Все это время совершался перелом во взгляде на творчество вообще, а на мое в частности. И я убедился в своем ничтожестве. В Париже я слишком много жил и работал и слишкочм мало думал. В России было наоборот; я научился судить и сравнивать… Ваше творчество отмечено всегдашней силой мысли. Вы безукоризненно точно переводите жизнь на язык символов и знаков. Я же до сих пор смотрел на мир “пьяными глазами месяца” (Нитше), я был похож на того, кто любил иероглифы не за смысл, вложенный в них, а за их очертания и перерисовывал их без всякой системы… Надо начинать все сначала или идти по торной дорожке Городецкого.
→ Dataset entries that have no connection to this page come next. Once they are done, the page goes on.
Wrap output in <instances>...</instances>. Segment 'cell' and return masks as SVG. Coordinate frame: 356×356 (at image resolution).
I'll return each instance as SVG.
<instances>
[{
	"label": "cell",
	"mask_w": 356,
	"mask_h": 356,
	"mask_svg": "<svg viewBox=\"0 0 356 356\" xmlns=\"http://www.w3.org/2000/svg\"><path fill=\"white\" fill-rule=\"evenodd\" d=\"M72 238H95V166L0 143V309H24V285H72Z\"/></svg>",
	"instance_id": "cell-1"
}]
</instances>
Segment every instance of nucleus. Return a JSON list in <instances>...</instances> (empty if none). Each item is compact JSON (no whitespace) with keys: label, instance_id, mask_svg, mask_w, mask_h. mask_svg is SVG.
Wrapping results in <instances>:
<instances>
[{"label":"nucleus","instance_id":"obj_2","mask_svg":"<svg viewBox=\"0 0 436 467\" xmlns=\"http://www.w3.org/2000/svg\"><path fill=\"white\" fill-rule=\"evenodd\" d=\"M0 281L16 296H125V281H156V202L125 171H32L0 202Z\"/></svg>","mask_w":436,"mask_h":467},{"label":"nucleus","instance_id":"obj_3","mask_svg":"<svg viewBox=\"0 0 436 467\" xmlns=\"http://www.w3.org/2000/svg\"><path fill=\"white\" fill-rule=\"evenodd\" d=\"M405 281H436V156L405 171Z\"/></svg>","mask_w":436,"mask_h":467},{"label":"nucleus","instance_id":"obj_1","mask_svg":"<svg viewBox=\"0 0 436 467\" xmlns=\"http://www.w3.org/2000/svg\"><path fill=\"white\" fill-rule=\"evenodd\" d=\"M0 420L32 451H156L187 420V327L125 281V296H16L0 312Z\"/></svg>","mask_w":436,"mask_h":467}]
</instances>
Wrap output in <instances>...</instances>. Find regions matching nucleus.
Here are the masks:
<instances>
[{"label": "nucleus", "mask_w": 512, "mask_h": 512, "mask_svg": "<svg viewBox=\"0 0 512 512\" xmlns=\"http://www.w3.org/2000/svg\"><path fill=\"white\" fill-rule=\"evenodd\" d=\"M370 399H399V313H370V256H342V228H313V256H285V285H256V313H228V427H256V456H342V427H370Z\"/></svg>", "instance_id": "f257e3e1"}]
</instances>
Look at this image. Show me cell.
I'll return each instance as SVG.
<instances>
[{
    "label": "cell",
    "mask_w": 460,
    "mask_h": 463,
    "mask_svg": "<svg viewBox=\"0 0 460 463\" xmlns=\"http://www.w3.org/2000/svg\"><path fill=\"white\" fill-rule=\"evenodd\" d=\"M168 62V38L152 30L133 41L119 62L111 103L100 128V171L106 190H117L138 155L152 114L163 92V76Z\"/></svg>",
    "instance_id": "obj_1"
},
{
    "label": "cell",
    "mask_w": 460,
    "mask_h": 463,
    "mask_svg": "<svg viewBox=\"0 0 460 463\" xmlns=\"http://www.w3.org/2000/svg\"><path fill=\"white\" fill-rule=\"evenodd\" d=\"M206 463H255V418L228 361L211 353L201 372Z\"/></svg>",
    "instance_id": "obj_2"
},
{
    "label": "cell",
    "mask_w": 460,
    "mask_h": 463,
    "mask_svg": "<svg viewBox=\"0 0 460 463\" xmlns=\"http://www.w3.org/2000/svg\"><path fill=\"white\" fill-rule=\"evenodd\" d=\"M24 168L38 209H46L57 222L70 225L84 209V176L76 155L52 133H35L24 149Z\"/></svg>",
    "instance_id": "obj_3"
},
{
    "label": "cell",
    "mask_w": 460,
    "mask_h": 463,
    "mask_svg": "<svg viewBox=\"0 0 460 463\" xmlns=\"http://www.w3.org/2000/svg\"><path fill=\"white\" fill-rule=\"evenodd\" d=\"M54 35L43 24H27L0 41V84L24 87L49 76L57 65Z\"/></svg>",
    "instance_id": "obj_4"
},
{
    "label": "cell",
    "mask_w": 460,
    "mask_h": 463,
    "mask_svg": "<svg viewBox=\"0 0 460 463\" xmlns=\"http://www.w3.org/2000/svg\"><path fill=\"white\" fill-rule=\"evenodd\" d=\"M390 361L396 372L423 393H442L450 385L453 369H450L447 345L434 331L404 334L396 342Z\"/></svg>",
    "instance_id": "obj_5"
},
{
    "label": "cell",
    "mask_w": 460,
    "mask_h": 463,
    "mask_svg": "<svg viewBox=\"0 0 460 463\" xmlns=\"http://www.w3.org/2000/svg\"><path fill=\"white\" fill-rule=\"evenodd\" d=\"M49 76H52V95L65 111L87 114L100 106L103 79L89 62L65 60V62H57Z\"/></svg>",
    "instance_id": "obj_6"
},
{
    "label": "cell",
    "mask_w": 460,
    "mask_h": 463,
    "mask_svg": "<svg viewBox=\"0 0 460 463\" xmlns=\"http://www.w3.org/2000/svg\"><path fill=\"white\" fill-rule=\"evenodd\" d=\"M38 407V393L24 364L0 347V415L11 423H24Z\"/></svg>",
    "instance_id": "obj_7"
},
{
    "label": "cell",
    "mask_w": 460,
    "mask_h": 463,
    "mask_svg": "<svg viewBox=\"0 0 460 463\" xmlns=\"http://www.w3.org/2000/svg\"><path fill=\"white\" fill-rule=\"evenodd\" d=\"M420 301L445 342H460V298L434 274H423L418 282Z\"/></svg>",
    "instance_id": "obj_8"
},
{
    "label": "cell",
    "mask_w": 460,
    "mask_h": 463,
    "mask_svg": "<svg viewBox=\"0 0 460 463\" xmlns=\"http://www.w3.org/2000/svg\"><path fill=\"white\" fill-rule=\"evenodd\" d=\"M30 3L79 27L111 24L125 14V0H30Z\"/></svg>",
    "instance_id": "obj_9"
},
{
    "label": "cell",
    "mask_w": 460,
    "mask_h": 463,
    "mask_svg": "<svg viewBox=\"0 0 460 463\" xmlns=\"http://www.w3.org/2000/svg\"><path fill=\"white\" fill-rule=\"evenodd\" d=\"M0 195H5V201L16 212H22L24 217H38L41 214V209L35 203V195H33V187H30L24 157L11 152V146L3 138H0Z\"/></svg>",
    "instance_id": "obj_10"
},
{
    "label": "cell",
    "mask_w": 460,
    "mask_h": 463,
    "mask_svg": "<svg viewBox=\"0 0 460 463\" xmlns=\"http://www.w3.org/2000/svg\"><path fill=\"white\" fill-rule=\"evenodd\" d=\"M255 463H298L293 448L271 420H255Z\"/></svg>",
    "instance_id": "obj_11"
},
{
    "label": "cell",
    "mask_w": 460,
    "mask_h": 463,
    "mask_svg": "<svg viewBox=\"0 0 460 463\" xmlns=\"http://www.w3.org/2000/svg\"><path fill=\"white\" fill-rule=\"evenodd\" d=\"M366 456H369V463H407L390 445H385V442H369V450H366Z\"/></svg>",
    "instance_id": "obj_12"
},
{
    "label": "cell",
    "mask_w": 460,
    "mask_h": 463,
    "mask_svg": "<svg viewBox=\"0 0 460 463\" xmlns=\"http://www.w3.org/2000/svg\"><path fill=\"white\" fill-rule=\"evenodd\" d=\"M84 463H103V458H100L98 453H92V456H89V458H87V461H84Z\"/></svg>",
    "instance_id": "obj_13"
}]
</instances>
Здесь любопытен трезвый взгляд на творчество сверстника, который через несколько лет станет товарищем и сподвижником Гумилева. Такое же трезвое понимание пустоты звучных стихов рано вошедшего в моду Городецкого видно и в гумилевской рецензии на книгу “Русь”, напечатанной впоследствии в первом номере “Аполлона”. Но по отношению к Брюсову о трезвости не было и речи. Гумилев никак не понимал, что время ученичества кончилось, что учитель больше ничего не может ему дать – особенно в том, что касается духовной сущности поэзии.
Между тем уже зимой – весной 1908-го из-под пера Гумилева выходят такие неожиданно зрелые – прежде всего по мироощущению – вещи, как “Выбор” и “Основатели”. В этих стихах, может быть, впервые прорывается та весть о “месте человека во Вселенной” (цитируя его великого друга), которую несут вершинные гумилевские книги – “Костер” и “Огненный столп”.
Но молчи: несравненное право —Самому выбирать свою смерть.И:
“Здесь будет цирк – промолвил Ромул, —Здесь будет дом наш, открытый всем”.“Но надо поставить поближе к домуМогильные склепы”, – ответил Рем.И уже совсем немного отделяло Гумилева от его первых шедевров – таких как “Заводи” или “Молитва”.
5 сентября 1908 года Гумилев пишет Кривичу:
…Очень и очень сожалею, что не могу воспользоваться Вашим любезным приглашением, но я уезжаю как раз сегодня вечером. Ехать я думаю в Грецию, сначала в Афины, потом по разным островам. Оттуда в Сицилию, Италию и через Швейцарию в Царское Село. Вернусь приблизительно в декабре.
Таким образом, покидая Петербург, поэт сам не знал, куда направляется – то ли в Швейцарию, то ли в Абиссинию. Денег при этом с собой у него было очень мало – очередное “паломничество Чайльд-Гарольда” совершалось вопреки воле отца. Скорее всего, Гумилев потратил на него гонорары из “Речи”.